As part of the RSA’s Bridges to the Future work in May, we explored interventions to tackle climate change alongside other global threats to ensure ‘a future that protects people and planet’.

The solutions invariably involved bringing together people with different perspectives and experiences. Since then, the increasingly disproportionate impact of the Covid-19 pandemic and the global protests sparked by the murder of George Floyd in the US have forced us to confront entrenched racial disparities that are being amplified by the current crisis. As we face a growing climate emergency, we must consider how minority groups have been disproportionately affected by environmental injustices and seek ways to align environmental movements with social and economic justice issues.

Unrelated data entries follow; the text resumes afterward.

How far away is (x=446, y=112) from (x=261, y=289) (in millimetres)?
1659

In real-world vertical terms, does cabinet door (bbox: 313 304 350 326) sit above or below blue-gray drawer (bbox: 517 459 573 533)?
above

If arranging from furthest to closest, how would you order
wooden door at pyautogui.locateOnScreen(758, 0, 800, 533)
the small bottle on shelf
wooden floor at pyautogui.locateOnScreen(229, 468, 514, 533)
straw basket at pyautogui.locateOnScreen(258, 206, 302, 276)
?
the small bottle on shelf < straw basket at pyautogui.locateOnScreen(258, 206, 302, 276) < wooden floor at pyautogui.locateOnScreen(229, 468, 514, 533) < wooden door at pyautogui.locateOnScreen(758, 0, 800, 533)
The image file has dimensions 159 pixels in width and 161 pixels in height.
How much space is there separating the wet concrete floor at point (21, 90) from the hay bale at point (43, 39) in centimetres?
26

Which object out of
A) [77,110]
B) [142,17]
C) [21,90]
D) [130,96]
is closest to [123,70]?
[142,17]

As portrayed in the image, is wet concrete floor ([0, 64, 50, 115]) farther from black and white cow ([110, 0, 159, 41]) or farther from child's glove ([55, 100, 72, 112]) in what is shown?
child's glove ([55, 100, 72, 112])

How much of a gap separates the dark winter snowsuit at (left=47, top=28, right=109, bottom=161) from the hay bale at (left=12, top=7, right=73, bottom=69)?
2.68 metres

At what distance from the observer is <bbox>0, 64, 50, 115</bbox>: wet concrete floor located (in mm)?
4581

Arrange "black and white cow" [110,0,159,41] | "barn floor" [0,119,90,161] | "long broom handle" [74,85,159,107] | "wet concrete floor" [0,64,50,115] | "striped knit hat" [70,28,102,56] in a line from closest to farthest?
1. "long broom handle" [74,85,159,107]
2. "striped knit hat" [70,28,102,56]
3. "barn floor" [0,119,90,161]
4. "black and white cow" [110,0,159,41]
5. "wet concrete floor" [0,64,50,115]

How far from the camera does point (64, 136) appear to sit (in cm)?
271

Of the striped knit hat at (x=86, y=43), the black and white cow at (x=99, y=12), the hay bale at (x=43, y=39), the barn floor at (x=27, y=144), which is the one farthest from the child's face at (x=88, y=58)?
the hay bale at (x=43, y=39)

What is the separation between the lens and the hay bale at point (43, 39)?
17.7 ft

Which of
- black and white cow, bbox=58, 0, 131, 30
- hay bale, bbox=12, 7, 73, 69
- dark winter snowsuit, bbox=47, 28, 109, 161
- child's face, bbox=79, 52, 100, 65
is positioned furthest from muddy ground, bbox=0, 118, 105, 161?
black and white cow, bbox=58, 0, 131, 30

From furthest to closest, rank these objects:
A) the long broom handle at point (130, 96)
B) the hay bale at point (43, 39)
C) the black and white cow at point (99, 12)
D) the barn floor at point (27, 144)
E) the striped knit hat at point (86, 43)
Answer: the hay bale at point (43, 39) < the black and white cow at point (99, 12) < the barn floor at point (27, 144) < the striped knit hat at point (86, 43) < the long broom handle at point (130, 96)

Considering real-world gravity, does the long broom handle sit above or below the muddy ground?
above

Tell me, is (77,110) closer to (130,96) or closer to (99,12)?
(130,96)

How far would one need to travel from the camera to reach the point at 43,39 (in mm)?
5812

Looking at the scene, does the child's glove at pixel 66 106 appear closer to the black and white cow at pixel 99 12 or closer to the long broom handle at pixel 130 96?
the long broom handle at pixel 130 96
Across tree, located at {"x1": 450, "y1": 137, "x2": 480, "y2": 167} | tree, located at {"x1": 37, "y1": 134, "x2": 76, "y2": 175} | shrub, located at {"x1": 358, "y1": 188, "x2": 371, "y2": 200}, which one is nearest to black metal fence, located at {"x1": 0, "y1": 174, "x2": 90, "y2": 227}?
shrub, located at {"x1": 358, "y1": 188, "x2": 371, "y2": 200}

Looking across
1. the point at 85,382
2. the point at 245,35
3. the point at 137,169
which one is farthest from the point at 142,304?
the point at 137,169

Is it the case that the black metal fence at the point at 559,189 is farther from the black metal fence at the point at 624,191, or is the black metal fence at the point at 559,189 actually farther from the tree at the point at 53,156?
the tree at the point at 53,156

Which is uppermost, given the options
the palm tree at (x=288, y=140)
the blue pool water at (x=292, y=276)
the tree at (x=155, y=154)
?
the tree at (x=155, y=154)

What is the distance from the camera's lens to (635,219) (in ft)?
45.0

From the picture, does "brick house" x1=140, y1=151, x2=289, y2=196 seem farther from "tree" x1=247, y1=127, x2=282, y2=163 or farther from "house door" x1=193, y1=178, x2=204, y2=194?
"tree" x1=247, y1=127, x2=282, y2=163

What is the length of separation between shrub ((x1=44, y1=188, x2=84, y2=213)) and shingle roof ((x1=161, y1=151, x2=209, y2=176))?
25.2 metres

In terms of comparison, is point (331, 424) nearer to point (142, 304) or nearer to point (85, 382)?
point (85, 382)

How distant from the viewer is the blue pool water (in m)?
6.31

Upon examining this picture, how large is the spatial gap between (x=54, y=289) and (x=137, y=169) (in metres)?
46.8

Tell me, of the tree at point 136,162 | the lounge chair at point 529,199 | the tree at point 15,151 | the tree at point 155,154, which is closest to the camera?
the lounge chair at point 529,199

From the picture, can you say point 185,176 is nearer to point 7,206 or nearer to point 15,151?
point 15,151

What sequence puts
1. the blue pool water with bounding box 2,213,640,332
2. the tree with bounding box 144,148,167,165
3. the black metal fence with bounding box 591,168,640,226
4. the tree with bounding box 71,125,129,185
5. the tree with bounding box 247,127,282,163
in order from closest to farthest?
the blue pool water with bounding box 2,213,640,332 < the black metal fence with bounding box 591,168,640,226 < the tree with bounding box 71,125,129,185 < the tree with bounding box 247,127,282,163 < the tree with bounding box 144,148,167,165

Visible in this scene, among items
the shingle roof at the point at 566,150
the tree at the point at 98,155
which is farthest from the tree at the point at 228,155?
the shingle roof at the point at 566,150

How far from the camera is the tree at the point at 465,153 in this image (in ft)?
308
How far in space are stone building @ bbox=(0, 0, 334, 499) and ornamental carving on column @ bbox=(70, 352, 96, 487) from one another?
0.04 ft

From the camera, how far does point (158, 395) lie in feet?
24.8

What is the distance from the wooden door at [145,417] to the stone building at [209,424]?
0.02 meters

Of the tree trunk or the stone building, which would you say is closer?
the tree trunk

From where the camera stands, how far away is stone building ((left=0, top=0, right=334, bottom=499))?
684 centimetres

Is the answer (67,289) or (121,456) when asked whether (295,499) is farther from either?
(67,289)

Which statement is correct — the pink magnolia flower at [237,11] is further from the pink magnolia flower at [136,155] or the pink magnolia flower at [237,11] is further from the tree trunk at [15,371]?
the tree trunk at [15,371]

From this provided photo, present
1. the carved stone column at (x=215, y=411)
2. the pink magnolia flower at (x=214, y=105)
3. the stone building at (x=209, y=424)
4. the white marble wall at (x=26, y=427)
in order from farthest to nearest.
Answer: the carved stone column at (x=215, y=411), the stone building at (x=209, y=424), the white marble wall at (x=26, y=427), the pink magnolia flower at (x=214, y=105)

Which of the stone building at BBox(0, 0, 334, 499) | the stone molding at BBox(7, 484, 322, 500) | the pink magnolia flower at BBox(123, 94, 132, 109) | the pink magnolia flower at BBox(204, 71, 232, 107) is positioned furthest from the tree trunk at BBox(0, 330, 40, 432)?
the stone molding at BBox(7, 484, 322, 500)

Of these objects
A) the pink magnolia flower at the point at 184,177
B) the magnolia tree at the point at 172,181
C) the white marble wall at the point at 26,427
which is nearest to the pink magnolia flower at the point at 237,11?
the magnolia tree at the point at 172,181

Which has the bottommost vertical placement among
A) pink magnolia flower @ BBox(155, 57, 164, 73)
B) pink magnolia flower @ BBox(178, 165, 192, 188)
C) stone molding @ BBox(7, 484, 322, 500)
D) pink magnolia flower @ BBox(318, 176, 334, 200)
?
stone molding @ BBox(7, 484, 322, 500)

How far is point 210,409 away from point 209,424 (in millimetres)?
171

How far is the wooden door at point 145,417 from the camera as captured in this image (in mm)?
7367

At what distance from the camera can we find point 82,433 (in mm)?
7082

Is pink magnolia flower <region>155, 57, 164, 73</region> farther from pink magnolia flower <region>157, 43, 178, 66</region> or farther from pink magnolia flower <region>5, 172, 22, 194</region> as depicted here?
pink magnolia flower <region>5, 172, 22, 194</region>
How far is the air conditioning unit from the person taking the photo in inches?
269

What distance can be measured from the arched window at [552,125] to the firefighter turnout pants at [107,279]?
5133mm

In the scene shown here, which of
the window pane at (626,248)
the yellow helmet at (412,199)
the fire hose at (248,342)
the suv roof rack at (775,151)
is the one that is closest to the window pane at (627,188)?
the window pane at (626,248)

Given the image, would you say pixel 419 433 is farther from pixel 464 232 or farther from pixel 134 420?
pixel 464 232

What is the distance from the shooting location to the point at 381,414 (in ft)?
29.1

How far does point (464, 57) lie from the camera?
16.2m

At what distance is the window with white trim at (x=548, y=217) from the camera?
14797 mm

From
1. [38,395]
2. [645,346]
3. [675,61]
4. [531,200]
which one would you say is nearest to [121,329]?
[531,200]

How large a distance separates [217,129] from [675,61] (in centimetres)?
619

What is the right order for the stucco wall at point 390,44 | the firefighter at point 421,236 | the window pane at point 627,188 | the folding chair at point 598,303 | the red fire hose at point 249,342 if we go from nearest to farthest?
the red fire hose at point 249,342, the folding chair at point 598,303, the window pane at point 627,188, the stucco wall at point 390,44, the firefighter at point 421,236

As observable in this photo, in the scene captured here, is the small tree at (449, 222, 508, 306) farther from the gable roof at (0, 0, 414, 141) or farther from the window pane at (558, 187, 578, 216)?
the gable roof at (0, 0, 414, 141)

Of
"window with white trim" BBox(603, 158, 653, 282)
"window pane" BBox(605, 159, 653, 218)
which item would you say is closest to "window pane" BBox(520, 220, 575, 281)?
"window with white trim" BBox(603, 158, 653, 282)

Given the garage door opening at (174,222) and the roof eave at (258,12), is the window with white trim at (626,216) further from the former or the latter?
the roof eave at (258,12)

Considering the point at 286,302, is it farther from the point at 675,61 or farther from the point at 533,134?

The effects of climate change are being felt around the world, but developing nations, particularly those in the Global South, are expected to suffer the most significant impacts. This unique vulnerability is due partly to geographical location, as well as socio-economic and governance factors which hinder their ability to prepare for and prevent environmental threats. Many of these regions are already facing prolonged droughts, monsoonal flooding, and catastrophic bushfires.

However, people from these parts of the world are rarely part of mainstream environmental conversations or are shut out of debates. A well-known example comes from Vanessa Nakate, a Ugandan climate activist, who was cropped out of a photo  in Davos by the US Associated Press News agency. In a video statement posted on Twitter, Ms Nakate accused the media of racism saying, "We don't deserve this. Africa is the least emitter of carbons, but we are the most affected by the climate crisis...You erasing our voices won't change anything."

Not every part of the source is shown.